Kurz vor einer Brücke verlassen wir die Gleise. Irgendwo hier soll der Aussichtpunkt zum Wasserfall sein, der Weg führt jedoch ausschließlich durch Gestrüpp. Der schmale, bewachsene Pfad lässt aufrechtes Weitergehen nur bedingt zu. An dieser Stelle endet Jasmins Abenteuerlust. Dominik kämpft sich allein weiter durch. Führt der Weg zwar zum Ziel, ist die imposante Erscheinung des 19m hohen Wasserfalls von diesem Aussichtspunkt nur zu erahnen. Viel mehr sieht es danach aus, als ob der Fluss einfach verschwindet, nur unter ohrenbetäubendem Getöse eben. Stellen wir sonst immer schmunzelnd fest, dass sich Weitergehen lohnt, werden wir hier das erste Mal enttäuscht. Manchmal muss man sich einfach geschlagen geben und so kehren wir um und genießen lieber die Aussicht auf den Wasserfall von unserem Häuschen aus.
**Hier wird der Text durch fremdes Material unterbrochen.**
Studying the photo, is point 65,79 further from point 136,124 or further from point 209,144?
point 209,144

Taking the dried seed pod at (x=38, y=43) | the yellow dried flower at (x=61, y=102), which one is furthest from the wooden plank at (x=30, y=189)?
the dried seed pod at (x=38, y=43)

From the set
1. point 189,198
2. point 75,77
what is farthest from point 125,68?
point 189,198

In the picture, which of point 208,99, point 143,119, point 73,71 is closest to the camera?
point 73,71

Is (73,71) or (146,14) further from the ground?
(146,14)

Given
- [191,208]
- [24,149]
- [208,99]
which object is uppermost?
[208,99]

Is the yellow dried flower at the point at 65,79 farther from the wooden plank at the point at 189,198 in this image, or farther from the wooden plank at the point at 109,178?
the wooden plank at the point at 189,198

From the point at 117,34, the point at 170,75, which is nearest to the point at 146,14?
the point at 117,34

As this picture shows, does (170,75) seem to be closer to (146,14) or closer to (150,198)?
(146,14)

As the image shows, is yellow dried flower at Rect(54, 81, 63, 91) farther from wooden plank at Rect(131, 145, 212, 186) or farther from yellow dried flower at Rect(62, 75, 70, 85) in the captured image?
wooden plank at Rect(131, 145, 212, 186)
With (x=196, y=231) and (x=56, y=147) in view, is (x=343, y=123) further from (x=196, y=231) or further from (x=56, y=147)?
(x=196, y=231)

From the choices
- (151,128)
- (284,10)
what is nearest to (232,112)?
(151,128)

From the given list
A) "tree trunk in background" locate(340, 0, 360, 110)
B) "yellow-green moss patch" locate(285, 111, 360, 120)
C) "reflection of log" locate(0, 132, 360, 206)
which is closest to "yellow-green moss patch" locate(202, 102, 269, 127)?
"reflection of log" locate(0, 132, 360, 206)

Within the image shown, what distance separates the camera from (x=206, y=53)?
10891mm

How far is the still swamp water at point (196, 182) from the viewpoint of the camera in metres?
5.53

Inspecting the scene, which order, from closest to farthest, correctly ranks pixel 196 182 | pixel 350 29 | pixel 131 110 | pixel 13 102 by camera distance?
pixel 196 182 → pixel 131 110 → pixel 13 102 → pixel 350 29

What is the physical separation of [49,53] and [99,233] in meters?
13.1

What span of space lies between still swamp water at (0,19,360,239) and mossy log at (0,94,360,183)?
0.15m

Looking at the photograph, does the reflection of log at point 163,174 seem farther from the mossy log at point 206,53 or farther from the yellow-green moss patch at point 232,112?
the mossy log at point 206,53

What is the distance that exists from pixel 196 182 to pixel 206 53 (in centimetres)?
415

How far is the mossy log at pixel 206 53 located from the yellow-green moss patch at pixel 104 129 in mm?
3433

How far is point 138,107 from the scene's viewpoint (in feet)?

Auch bei dieser Unterkunft kocht die Familie auf Anfrage für uns. Es ist immer schöner nach einem langen Tag ein Abendessen in seiner „Unterkunft auf Zeit“ zu genießen, besonders bei so einer Terrasse mit Ausblick. Der Sohn scheint mehr als einen Job zu haben, ist aber telefonisch immer für uns erreichbar und spricht am besten Englisch. Als wir ihn nach einem Abendessen fragen, antwortet er fröhlich: „Natürlich, gerne. Was haltet ihr von Reis und Curry?“ Zähneknirschend stimmen wir zu. Haben wir uns in das singhalesische Linsencurry verliebt, können wir es mittlerweile wirklich nicht mehr sehen. Aber wie so oft gibt es mehr als ein Schälchen. Das erste Mal auf unserer Reise, werden uns sogar drei Stückchen Huhn serviert. Das Essen ist gut, aber schon heute ist klar – morgen gibt es eine Currypause. Auch der Ausblick kann über den Curryüberfluss heute nicht hinweg trösten. Die Besitzer haben das Terrassenlicht angeschaltet. Die auf die Terrasse ausgerichteten Lichter mit der Leuchtintensität eines Bühnenscheinwerfers leuchten nicht nur so stark, dass alles andere im Umfeld schwarz erscheint, es zeigt auch sämtlichen Insekten den Weg zu ihrem heutigen Abendessen – uns.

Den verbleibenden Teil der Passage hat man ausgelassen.